Al summit Ue del 17 e 18 dicembre è stato scontro duro; Angela Merkel voleva replicare il solito copione: lei a dettare la linea e gli altri ad allinearsi senza fiatare, ma qualcosa si è rotto negli equilibri che facevano di lei la padrona indiscussa di Bruxelles; stavolta è stata presa di sorpresa ed è apparsa in difficoltà.

Non è accaduto perché, dopo otto anni, i Paesi abbiano finalmente compreso che le ricette tedesche facciano bene solo a Berlino e siano tossiche per gli altri; è stata la paura a spingerli a manifestare una dissidenza mostratasi apertamente per la prima volta. La paura di elettorati sempre più stanchi, nauseati e inviperiti verso politici inconcludenti che sanno solo chinare la testa, scaricando il peso della loro accondiscendenza sulla gente.

Non è stato un caso che a scontrarsi frontalmente con la Cancelliera sia stato Renzi; il nostro Premier ha fiutato il vento che tira anche in Italia ed ha compreso che continuare ad andare passivamente a rimorchio non paga. In chiara difficoltà, ha bisogno di visibilità e di qualche successo eclatante, così ha acceso le polveri sorprendendo tutti e facendo emergere i malumori di molti altri premier.

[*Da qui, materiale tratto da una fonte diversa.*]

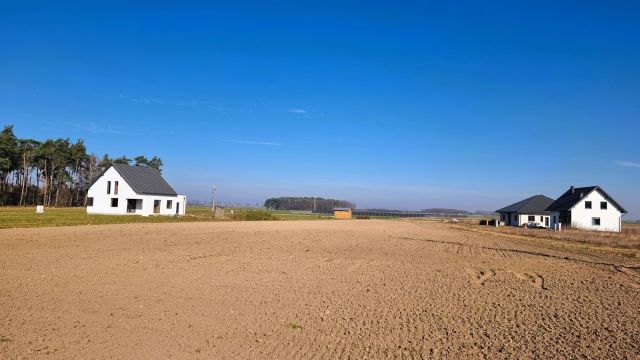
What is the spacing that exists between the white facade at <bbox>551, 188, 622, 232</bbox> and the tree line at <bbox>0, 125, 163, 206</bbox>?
66859 mm

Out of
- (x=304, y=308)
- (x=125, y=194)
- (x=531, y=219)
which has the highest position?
(x=125, y=194)

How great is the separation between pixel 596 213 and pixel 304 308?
59.7 meters

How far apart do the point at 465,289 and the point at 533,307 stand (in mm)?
1946

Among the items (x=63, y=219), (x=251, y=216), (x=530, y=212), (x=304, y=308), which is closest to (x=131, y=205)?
(x=251, y=216)

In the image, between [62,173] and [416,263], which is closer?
[416,263]

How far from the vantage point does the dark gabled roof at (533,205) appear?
68.3m

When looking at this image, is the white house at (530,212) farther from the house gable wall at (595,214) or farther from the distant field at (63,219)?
the distant field at (63,219)

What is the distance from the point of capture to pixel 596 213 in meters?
57.0

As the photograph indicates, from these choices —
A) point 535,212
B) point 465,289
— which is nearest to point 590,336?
point 465,289

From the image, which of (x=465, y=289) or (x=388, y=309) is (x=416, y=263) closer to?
(x=465, y=289)

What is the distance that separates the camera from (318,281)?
440 inches

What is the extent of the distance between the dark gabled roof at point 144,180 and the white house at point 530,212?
49847 mm

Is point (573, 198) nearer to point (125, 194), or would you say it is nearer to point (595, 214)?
point (595, 214)

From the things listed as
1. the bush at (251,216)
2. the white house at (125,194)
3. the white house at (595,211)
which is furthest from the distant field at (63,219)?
the white house at (595,211)
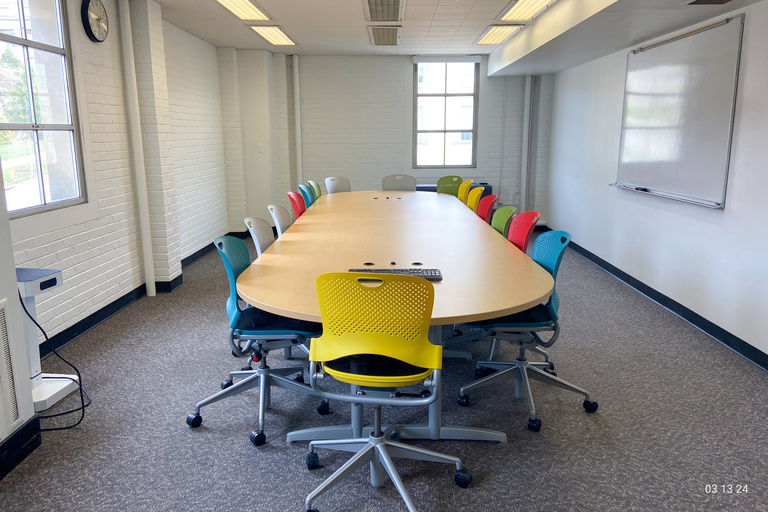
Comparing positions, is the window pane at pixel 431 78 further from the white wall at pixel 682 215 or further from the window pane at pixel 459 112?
the white wall at pixel 682 215

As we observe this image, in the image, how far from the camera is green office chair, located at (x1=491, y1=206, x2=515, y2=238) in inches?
156

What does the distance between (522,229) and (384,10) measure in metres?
3.10

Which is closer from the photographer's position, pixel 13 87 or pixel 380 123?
pixel 13 87

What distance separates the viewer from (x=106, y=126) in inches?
179

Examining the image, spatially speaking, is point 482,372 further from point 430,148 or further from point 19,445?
point 430,148

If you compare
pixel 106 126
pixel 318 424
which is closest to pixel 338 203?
pixel 106 126

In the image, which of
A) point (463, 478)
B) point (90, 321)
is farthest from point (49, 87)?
point (463, 478)

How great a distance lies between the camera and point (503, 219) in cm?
408

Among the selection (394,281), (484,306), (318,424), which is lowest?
(318,424)

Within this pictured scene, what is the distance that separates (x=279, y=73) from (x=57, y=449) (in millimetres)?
6692

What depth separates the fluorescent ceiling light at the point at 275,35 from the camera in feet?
20.7

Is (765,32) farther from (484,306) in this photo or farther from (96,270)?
(96,270)

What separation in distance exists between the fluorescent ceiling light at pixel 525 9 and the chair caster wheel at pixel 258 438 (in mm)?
4311

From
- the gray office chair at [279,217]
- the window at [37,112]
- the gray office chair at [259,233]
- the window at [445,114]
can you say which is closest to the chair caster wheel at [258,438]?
the gray office chair at [259,233]
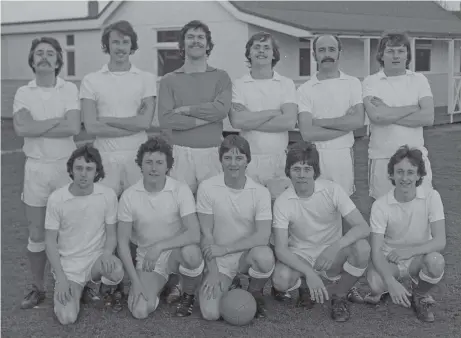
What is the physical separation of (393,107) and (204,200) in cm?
165

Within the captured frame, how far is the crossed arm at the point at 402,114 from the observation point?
529cm

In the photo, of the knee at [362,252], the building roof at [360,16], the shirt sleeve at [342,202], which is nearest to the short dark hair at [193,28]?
the shirt sleeve at [342,202]

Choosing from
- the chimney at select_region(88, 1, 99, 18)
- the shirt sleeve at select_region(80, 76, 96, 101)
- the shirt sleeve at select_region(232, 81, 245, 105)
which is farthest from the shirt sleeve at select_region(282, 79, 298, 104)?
the chimney at select_region(88, 1, 99, 18)

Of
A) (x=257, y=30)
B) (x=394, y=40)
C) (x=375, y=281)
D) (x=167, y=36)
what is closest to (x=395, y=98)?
(x=394, y=40)

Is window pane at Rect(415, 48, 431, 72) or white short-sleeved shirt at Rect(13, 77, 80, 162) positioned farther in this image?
window pane at Rect(415, 48, 431, 72)

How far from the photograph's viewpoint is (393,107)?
210 inches

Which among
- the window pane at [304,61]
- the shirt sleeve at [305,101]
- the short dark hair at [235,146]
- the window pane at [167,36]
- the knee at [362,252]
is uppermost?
the window pane at [167,36]

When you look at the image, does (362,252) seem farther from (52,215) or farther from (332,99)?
(52,215)

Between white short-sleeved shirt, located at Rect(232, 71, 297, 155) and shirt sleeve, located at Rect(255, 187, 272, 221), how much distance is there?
510mm

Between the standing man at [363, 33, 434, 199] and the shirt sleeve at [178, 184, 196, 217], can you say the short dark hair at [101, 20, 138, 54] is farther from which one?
the standing man at [363, 33, 434, 199]

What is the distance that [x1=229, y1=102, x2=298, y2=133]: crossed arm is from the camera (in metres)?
5.28

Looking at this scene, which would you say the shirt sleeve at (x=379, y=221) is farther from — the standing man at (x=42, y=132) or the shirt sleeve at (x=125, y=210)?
the standing man at (x=42, y=132)

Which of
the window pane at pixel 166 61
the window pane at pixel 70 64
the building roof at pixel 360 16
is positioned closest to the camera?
the building roof at pixel 360 16

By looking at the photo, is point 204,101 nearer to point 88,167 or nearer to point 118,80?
point 118,80
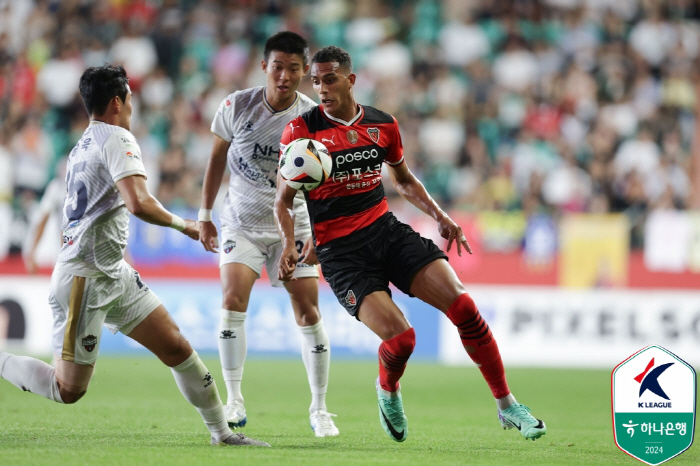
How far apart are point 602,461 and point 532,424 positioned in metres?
0.48

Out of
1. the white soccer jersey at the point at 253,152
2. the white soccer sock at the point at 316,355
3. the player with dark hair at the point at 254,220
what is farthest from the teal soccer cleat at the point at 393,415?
the white soccer jersey at the point at 253,152

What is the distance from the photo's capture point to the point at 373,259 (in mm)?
5965

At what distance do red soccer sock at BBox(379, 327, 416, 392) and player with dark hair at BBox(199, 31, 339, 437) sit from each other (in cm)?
92

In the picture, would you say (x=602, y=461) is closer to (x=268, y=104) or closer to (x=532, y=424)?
(x=532, y=424)

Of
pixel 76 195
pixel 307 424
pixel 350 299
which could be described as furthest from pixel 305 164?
pixel 307 424

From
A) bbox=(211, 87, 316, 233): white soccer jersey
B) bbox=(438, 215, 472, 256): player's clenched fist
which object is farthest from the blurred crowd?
bbox=(438, 215, 472, 256): player's clenched fist

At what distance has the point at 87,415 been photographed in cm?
712

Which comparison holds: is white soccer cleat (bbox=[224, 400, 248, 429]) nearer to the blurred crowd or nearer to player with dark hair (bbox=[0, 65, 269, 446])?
player with dark hair (bbox=[0, 65, 269, 446])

Il secco commento con cui invitava la Merkel a smettere di dire che la Germania “era il donatore di sangue dell’Europa” è stato solo un episodio colorito di un aspro scontro di battute con cui, per la prima volta intorno a quei tavoli, si osava mettere Berlino sotto accusa.

L’occasione è venuta dal no tedesco alla Garanzia Europea sui depositi, che a Renzi farebbe terribilmente comodo dopo il recente crack delle quattro banche. Si tratta del terzo pilastro dell’Unione Bancaria; Merkel l’aveva accettato quando impose le proprie condizioni per dare il via libera agli altri due (potenziamento della vigilanza centrale sulle banche e trasferimento delle perdite da fallimenti solo sui privati); adesso, portato a casa il risultato, rifiuta di condividere i rischi sui depositi.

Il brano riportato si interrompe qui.